Q 12: What are "Non- Admissible Expenses"

• Your health insurance policy pays for reasonable and necessary medical expenditure. There are several items that do not classify as medical expenses during hospitalization. These items will not be payable and expenditure towards such items will have to be borne by you. Some common examples of non- admissible expenses are listed in this link for your reference : Non Payable List

Q 13: Can I claim medical expenses incurred before and after the hospitalization?

• You can claim medical expenses incurred 30 days before and 60 days to 90 days after hospitalization ( as specified in your policy), provided they are related to the ailment/accident for which you were hospitalized. Such expenses are termed as pre and post hospitalization.

Q 14: Can I claim my dentist's bills?

• No, it’s not covered as per your policy terms and conditions.

Q 15: Will medical costs be reimbursed from day one of the cover?

• Typically, there is a waiting period of 30 days, within which no claims by the insured are allowed by the insurer. This waiting period may vary from one insurance company to other. Do read your policy document carefully.

Q 16:Are there any limitations for claiming under health insurance plan?
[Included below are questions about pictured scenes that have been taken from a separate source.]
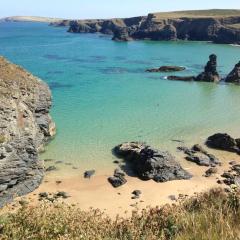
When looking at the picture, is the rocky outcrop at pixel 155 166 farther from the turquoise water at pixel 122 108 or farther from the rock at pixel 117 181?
the turquoise water at pixel 122 108

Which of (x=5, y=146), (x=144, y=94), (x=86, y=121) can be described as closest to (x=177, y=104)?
(x=144, y=94)

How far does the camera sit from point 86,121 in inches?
1741

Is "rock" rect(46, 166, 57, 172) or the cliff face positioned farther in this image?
"rock" rect(46, 166, 57, 172)

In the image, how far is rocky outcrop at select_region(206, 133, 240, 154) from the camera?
3712cm

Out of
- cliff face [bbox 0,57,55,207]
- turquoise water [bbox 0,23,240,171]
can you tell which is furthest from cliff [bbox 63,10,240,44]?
cliff face [bbox 0,57,55,207]

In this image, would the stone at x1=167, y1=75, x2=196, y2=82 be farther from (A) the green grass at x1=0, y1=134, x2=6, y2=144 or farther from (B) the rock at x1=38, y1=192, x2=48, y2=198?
(A) the green grass at x1=0, y1=134, x2=6, y2=144

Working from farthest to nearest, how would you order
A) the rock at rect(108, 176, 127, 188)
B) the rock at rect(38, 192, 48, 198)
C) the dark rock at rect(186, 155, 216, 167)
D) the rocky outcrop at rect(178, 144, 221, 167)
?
the rocky outcrop at rect(178, 144, 221, 167) < the dark rock at rect(186, 155, 216, 167) < the rock at rect(108, 176, 127, 188) < the rock at rect(38, 192, 48, 198)

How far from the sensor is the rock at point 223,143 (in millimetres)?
37156

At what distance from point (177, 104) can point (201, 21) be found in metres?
133

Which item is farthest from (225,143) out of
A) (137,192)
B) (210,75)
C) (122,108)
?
(210,75)

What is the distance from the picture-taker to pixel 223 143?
37656 mm

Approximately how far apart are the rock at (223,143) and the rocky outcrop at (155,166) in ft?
22.4

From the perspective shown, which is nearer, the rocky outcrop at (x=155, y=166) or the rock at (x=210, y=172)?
the rocky outcrop at (x=155, y=166)

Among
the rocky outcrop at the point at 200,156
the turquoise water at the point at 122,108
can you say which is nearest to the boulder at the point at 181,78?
the turquoise water at the point at 122,108
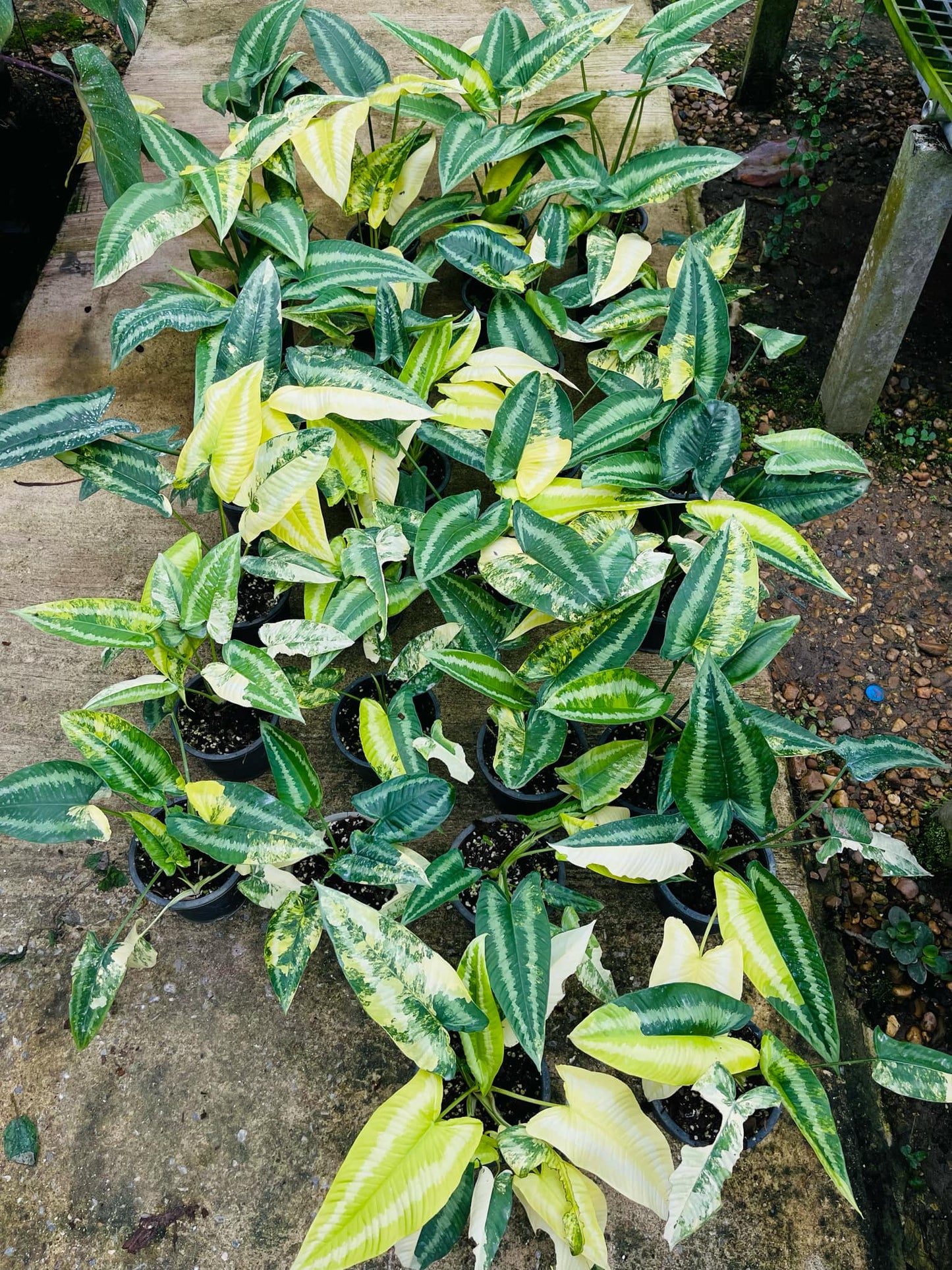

• There is no limit to the number of claims per policy period but there is a limit to the amount that you can claim in a year. Usually, the maximum amount that you can claim in a year is limited to the sum insured.

Q 17:If I have a health insurance policy in Mumbai, can I make a claim if I am transferred to Delhi?

• Yes, your health insurance policy is valid all over the country.

Q 18:Is there any waiting period applicable for ailments under the policy?

• Yes. There is 30 days waiting period for all ailments except accident. Pre-existing diseases will have a waiting period from 1 to 4 years depending upon the policy terms and conditions.

Q 19:Are all the diagnostic tests prescribed by the doctor at a hospital reimbursed under the Health Insurance Plan?

•Expenses incurred at a hospital or a nursing home for diagnostic purposes such as X-rays, blood analysis, ECG, etc. will be reimbursed if they are related to the ailment for which the policy-holder has been hospitalized. In any other scenario, these expenses will not be reimbursed.

Q 20:If I do not get admitted in a network hospital, am I still eligible to claim the expenses?

• Yes, claims will be reimbursed even if insured is not treated in a network hospital. The hospital should fall under the definition as described in Question no. 2.

Q 21:Is there a minimum time limit for stay within the hospital under the health insurance plan?

•Typically, the insured can make a claim if he/she is hospitalized for over 24 hours. However, for certain treatments, such as dialysis, chemotherapy, eye surgery etc. the stay could be less than 24 hours.

Q 22:What happens when the limit of insurance is exhausted under a Health Insurance Policy?

• If the insurance limit i.e. the sum insured is exhausted in a particular year, the insurer is not liable to bear/reimburse the insured for any further expenses.

Q 23:If a claim has been made for a particular ailment during the policy period, does it become a pre-existing disease for the next policy term?

• An ailment for which a claim has been made does not become a pre-existent disease if it is renewed without break with the same sum insured.

Q 24:Who will receive the claim amount if the insured dies at the time of treatment?

• The claim amount is paid to the registered nominee of the insured.

Q 25:What is Co-pay?

• Co-pay is the percentage applied on payable amount which the policy-holder has to bear.